>> Begin DATASET ENTRIES

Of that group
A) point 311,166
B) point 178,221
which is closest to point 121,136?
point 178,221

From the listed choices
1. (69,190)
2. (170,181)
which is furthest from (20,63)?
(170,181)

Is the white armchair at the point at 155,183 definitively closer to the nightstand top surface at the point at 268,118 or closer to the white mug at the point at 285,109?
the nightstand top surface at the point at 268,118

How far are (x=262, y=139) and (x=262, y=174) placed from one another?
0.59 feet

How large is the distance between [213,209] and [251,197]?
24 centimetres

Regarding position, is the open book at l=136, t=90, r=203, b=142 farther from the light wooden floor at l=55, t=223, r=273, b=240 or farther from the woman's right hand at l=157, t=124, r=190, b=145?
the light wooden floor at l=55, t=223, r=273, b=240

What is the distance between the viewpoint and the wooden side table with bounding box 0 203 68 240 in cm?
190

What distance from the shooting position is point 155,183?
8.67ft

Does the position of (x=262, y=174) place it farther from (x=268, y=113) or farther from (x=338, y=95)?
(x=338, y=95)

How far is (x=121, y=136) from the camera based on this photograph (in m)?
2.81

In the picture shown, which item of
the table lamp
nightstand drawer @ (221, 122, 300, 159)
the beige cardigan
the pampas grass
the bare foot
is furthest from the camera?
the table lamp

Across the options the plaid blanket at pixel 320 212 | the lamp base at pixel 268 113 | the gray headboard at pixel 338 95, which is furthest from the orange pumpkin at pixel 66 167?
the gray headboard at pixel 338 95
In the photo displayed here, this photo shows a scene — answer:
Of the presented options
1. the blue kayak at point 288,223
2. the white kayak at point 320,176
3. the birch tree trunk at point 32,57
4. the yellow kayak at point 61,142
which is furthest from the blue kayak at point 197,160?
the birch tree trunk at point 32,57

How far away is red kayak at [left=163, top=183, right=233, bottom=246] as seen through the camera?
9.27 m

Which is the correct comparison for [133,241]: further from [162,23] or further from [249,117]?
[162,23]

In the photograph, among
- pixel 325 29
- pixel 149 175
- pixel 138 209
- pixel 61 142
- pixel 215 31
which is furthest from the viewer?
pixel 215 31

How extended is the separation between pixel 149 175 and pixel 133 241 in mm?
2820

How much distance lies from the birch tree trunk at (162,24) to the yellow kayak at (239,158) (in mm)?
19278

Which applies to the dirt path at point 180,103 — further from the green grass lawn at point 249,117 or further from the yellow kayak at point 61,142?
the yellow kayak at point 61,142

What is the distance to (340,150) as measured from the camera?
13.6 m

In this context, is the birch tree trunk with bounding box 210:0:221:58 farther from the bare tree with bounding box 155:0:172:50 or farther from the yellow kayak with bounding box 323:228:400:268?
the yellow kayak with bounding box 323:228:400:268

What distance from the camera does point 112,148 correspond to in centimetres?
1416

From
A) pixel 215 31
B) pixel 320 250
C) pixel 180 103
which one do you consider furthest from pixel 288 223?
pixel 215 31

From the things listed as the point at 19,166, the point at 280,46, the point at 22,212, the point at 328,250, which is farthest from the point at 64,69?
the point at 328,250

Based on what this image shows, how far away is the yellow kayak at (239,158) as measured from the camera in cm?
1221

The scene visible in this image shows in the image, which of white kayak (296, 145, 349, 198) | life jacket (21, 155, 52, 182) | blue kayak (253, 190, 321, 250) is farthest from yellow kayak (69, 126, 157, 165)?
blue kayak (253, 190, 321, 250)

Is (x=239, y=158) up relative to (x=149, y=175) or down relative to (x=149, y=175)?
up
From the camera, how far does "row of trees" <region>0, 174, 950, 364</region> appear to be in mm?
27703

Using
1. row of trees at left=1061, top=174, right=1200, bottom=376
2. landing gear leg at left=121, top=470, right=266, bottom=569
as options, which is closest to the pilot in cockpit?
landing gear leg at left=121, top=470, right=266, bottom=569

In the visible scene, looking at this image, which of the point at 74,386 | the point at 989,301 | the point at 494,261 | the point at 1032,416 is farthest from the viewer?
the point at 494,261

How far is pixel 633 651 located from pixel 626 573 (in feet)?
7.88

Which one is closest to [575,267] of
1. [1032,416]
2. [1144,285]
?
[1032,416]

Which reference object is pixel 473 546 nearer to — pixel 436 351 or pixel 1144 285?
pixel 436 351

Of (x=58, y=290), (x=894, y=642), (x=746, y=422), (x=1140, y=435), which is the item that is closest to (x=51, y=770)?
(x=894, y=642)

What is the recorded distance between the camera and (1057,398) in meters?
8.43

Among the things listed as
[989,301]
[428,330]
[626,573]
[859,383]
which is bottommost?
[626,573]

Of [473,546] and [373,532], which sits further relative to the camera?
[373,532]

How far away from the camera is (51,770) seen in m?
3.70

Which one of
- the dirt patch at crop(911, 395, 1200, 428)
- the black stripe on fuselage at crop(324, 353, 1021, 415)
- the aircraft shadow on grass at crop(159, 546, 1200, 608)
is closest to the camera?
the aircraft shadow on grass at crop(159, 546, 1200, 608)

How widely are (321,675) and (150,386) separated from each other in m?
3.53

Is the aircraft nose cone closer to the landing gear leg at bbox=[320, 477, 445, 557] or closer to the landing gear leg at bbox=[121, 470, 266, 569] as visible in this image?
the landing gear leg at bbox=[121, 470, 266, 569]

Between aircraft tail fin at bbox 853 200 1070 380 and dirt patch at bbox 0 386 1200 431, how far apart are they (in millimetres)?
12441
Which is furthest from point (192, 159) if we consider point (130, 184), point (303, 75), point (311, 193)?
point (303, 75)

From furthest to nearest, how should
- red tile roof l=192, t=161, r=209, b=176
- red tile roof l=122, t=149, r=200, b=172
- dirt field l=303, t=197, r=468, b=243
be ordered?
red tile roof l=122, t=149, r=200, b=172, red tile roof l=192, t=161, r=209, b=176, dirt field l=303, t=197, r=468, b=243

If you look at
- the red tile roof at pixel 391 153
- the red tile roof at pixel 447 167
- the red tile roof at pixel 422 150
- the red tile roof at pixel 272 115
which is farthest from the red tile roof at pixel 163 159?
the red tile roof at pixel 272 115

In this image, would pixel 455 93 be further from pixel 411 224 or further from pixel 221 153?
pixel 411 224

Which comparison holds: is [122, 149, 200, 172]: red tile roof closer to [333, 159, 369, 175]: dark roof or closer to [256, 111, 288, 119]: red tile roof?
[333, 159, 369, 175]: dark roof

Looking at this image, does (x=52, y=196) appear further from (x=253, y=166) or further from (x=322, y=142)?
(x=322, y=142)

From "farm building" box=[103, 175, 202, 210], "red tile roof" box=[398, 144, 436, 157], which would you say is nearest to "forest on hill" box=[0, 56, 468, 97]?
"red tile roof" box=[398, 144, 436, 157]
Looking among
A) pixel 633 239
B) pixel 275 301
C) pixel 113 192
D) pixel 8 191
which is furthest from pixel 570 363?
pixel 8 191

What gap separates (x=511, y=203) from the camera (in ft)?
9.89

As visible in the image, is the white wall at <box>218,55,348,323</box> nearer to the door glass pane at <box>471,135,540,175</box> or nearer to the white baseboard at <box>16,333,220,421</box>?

>> End DATASET ENTRIES

:: STATED TASK ::
Restate each record exactly as written.

:: ANSWER TO THE TASK ::
Of that group
A) point 311,166
B) point 178,221
which is closest to point 121,136?
point 178,221

From the listed choices
1. (69,190)
2. (170,181)
which is furthest from (20,63)?
(170,181)

Is the white armchair at the point at 155,183 definitively closer to the nightstand top surface at the point at 268,118 or closer to the white mug at the point at 285,109?
the nightstand top surface at the point at 268,118

How far are (x=262, y=139) and (x=262, y=174) placed from one another?
0.59 feet

How large is the distance between [213,209] and [251,197]?
24 centimetres

Regarding position, is the open book at l=136, t=90, r=203, b=142 farther from the light wooden floor at l=55, t=223, r=273, b=240 or farther from the woman's right hand at l=157, t=124, r=190, b=145?
the light wooden floor at l=55, t=223, r=273, b=240

What is the distance between the viewpoint and the wooden side table with bounding box 0 203 68 240 in cm?
190

What distance from the shooting position is point 155,183?
8.67ft

Does the position of (x=262, y=174) place it farther from (x=268, y=113) or farther from (x=338, y=95)?
(x=338, y=95)

How far is (x=121, y=136) from the camera based on this photograph (in m)?
2.81

In the picture shown, which item of
the table lamp
nightstand drawer @ (221, 122, 300, 159)
the beige cardigan
the pampas grass
the bare foot
is furthest from the camera?
the table lamp

Across the options the plaid blanket at pixel 320 212 | the lamp base at pixel 268 113 | the gray headboard at pixel 338 95, which is furthest from the orange pumpkin at pixel 66 167?
the gray headboard at pixel 338 95
In the photo displayed here, this photo shows a scene — answer:
Of the presented options
1. the blue kayak at point 288,223
2. the white kayak at point 320,176
3. the birch tree trunk at point 32,57
4. the yellow kayak at point 61,142
which is furthest from the blue kayak at point 197,160?
the birch tree trunk at point 32,57

How far away is red kayak at [left=163, top=183, right=233, bottom=246] as seen through the camera?
9.27 m

Which is the correct comparison for [133,241]: further from [162,23] or further from [249,117]?
[162,23]

In the photograph, among
- pixel 325 29
- pixel 149 175
- pixel 138 209
- pixel 61 142
- pixel 215 31
which is furthest from the viewer?
pixel 215 31

How extended is the separation between pixel 149 175 and pixel 133 241 in mm?
2820

How much distance lies from the birch tree trunk at (162,24) to the yellow kayak at (239,158) (in mm)?
19278

Which applies to the dirt path at point 180,103 — further from the green grass lawn at point 249,117 or further from the yellow kayak at point 61,142?
the yellow kayak at point 61,142

What is the distance to (340,150) as measured from the camera?
13.6 m

In this context, is the birch tree trunk with bounding box 210:0:221:58 farther from the bare tree with bounding box 155:0:172:50 or farther from the yellow kayak with bounding box 323:228:400:268?
the yellow kayak with bounding box 323:228:400:268

What distance from the camera does point 112,148 correspond to in centimetres?
1416

From
A) pixel 215 31
B) pixel 320 250
C) pixel 180 103
which one do you consider furthest from pixel 288 223?
pixel 215 31

From the things listed as the point at 19,166, the point at 280,46, the point at 22,212, the point at 328,250, which is farthest from the point at 64,69?
the point at 328,250

Based on what this image shows, how far away is the yellow kayak at (239,158) as measured from the camera in cm?
1221

The scene visible in this image shows in the image, which of white kayak (296, 145, 349, 198) | life jacket (21, 155, 52, 182) | blue kayak (253, 190, 321, 250) is farthest from yellow kayak (69, 126, 157, 165)?
blue kayak (253, 190, 321, 250)

Is (x=239, y=158) up relative to (x=149, y=175) or down relative to (x=149, y=175)?
up
From the camera, how far does "row of trees" <region>0, 174, 950, 364</region> appear to be in mm?
27703

Using
1. row of trees at left=1061, top=174, right=1200, bottom=376
2. landing gear leg at left=121, top=470, right=266, bottom=569
as options, which is closest to the pilot in cockpit?
landing gear leg at left=121, top=470, right=266, bottom=569

In the visible scene, looking at this image, which of the point at 74,386 | the point at 989,301 | the point at 494,261 | the point at 1032,416 is farthest from the viewer?
the point at 494,261

How far is pixel 633 651 located from pixel 626 573 (in feet)?
7.88

Which one is closest to [575,267] of
1. [1032,416]
2. [1144,285]
?
[1032,416]

Which reference object is pixel 473 546 nearer to — pixel 436 351 or pixel 1144 285?
pixel 436 351

Of (x=58, y=290), (x=894, y=642), (x=746, y=422), (x=1140, y=435), which is the item that is closest to (x=51, y=770)?
(x=894, y=642)

What is the recorded distance between the camera and (1057,398) in meters?
8.43

Among the things listed as
[989,301]
[428,330]
[626,573]
[859,383]
which is bottommost?
[626,573]

Of [473,546] and [373,532], which sits further relative to the camera?
[373,532]

How far away from the camera is (51,770) seen in m?
3.70

Which one of
- the dirt patch at crop(911, 395, 1200, 428)
- the black stripe on fuselage at crop(324, 353, 1021, 415)
- the aircraft shadow on grass at crop(159, 546, 1200, 608)
is closest to the camera?
the aircraft shadow on grass at crop(159, 546, 1200, 608)

How widely are (321,675) and (150,386) separated from each other in m?
3.53

Is the aircraft nose cone closer to the landing gear leg at bbox=[320, 477, 445, 557] or closer to the landing gear leg at bbox=[121, 470, 266, 569] as visible in this image?
the landing gear leg at bbox=[121, 470, 266, 569]

Between aircraft tail fin at bbox 853 200 1070 380 and dirt patch at bbox 0 386 1200 431, how far apart are they (in millimetres)?
12441
Which is furthest from point (192, 159) if we consider point (130, 184), point (303, 75), point (311, 193)?
point (303, 75)

From furthest to nearest, how should
- red tile roof l=192, t=161, r=209, b=176
- red tile roof l=122, t=149, r=200, b=172
- dirt field l=303, t=197, r=468, b=243
be ordered?
red tile roof l=122, t=149, r=200, b=172, red tile roof l=192, t=161, r=209, b=176, dirt field l=303, t=197, r=468, b=243

If you look at
- the red tile roof at pixel 391 153
- the red tile roof at pixel 447 167
- the red tile roof at pixel 422 150
- the red tile roof at pixel 272 115
which is farthest from the red tile roof at pixel 163 159?
the red tile roof at pixel 272 115

In this image, would pixel 455 93 be further from pixel 411 224 or further from pixel 221 153?
pixel 411 224

Which comparison holds: is [122, 149, 200, 172]: red tile roof closer to [333, 159, 369, 175]: dark roof or closer to [256, 111, 288, 119]: red tile roof?
[333, 159, 369, 175]: dark roof

Looking at this image, does (x=52, y=196) appear further from (x=253, y=166) or further from (x=322, y=142)?
(x=322, y=142)

From "farm building" box=[103, 175, 202, 210], "red tile roof" box=[398, 144, 436, 157], which would you say is nearest to "forest on hill" box=[0, 56, 468, 97]?
"red tile roof" box=[398, 144, 436, 157]
Looking among
A) pixel 633 239
B) pixel 275 301
C) pixel 113 192
D) pixel 8 191
which is furthest from pixel 570 363?
pixel 8 191

What gap separates (x=511, y=203) from the camera (in ft)?
9.89

As visible in the image, is the white wall at <box>218,55,348,323</box> nearer to the door glass pane at <box>471,135,540,175</box> or nearer to the white baseboard at <box>16,333,220,421</box>?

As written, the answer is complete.